To date, forensic mitochondrial DNA data are often underutilized by most forensic laboratories. Here we show that the PowerSeq® Auto/Mito/Y System concurrently generates high-resolution, complete coverage of the mitochondrial control region (Figure 1). Four distinct mitochondrial haplotypes were observed in our reference samples (Table 1). The mitochondrial control region haplotypes were concordant with Sanger sequencing-based analysis of the samples (data not shown). Further, haplogroup estimations and population frequencies could be determined from the data, providing an additional level of information from the reference samples.
Figure 1. Coverage across the control region (16024–576) Sample 2391c component A.
Forensic laboratories not currently generating mitochondrial DNA data may benefit from the additional information generated with the PowerSeq® Auto/Mito/Y System. The data gained might prove useful for samples with low quantities or fragmented DNA, as well as for cases of closed or small populations, extended kinship and missing persons identification.
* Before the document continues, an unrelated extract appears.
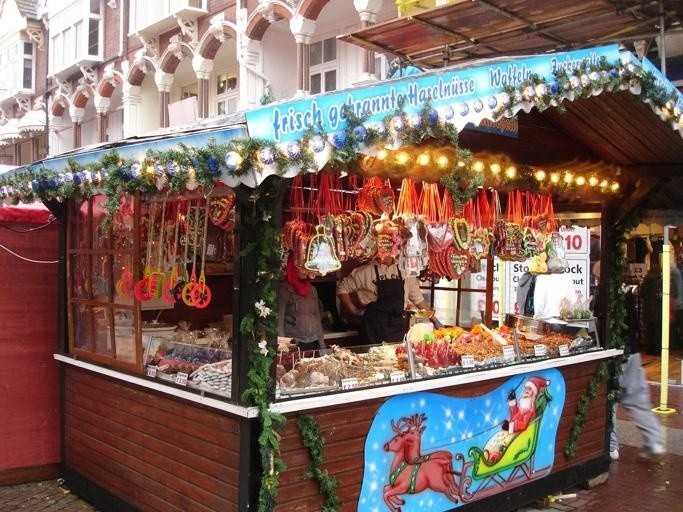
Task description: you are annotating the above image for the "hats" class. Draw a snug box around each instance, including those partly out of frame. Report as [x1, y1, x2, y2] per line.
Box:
[525, 376, 550, 396]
The PowerSeq® Auto/Mito/Y System is a powerful new system that can be added to the forensic DNA analysis toolkit to help meet the needs of complex sample analysis. The ability to simultaneously analyze autosomal- and Y-STRs along with mitochondrial data from one sample will likely add value to many forensic casework, databasing, and missing persons laboratories. However, for this technology to be fully realized, some aspects need to be addressed. First, forensic sequence databases must be developed to statistically interpret profiles. We are currently addressing this need through a sequence population database to be presented to the Criminal Justice community late 2016 (NIJ Award 2015-DN-BX-K062). Second, laboratory methods need to be streamlined, optimized and validated in simple, low-cost workflows. Third, the software and analysis tools need to be fully developed and validated for the forensic laboratory. Lastly, NGS standards and guidelines need to be defined by governing bodies to allow implementation in accredited laboratory systems. Once these items are addressed, a system such as the PowerSeq® Auto/Mito/Y System can routinely be utilized by crime laboratories to maximize DNA data output from challenging forensic samples.
Portions of this work were funded by the Kenan Collaboratory Fund through the Kenan Institute for Ethics at Duke University and the NC State University Chancellors Faculty Excellence Program in Forensic Sciences.